Rapid increase of dual purpose breeds

Many dairy farmers have started to adapt their strategy, striving for a more resilient system and longer life for their cows. In this more sustainable system the dairy cows produce less milk per year or lactation – between 7.500 – 8.500 litres (average around 26 litres of milk per day) – but live longer. In total these animals end up with higher production of milk during their lifetime (= life production).

One of the important changes these farmers are making is to use a different breeding strategy, making use of dual purpose (milk and meat) breeds that can also produce their on basis of roughages rather than on mainly on concentrates and maize. There are two main strategies:

1. Crossbreeding the dairy cattle with robust dual purpose breeds from other EU countries, such as Montebaillarde from France, Vleckvieh from Germany, Scandinavian Red catte.

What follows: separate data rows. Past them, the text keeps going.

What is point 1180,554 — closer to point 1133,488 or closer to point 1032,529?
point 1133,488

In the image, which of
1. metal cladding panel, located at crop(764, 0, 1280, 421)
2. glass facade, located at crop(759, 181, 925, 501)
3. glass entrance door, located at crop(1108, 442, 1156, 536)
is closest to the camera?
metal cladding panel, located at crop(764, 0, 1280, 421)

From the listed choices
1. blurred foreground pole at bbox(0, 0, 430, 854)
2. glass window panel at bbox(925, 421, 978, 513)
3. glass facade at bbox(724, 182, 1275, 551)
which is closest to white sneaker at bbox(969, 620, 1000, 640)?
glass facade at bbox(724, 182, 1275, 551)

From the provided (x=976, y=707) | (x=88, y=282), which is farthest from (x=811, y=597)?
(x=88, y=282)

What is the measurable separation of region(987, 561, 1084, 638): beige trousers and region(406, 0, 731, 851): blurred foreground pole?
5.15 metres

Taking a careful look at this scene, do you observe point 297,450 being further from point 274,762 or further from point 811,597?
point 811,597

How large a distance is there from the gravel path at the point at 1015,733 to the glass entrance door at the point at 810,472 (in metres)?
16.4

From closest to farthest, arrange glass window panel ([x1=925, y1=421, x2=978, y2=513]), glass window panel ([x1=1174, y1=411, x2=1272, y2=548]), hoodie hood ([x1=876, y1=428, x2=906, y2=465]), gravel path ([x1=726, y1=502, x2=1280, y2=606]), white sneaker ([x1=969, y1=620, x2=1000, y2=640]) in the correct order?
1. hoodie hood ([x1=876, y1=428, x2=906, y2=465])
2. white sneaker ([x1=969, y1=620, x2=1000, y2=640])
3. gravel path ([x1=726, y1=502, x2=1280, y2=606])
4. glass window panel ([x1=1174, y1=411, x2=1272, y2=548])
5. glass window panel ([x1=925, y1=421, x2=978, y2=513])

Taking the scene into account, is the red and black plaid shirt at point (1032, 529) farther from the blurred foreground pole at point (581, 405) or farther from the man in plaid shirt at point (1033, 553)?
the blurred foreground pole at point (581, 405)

This is becoming quite a mainstream strategy – in fact the use of these breeds has increased 7-fold between 2003 and 2011.

2. Using the old Dutch local breeds, such as the Blaarkop, Lakenvelder, Friesian or Fire-red cattle. This strategy is often linked to direct marketing initiatives, with direct sales on farm shops  or through internet, as the products are preferred by consumers due to better taste and quality than from high producing Holstein Friesian cattle.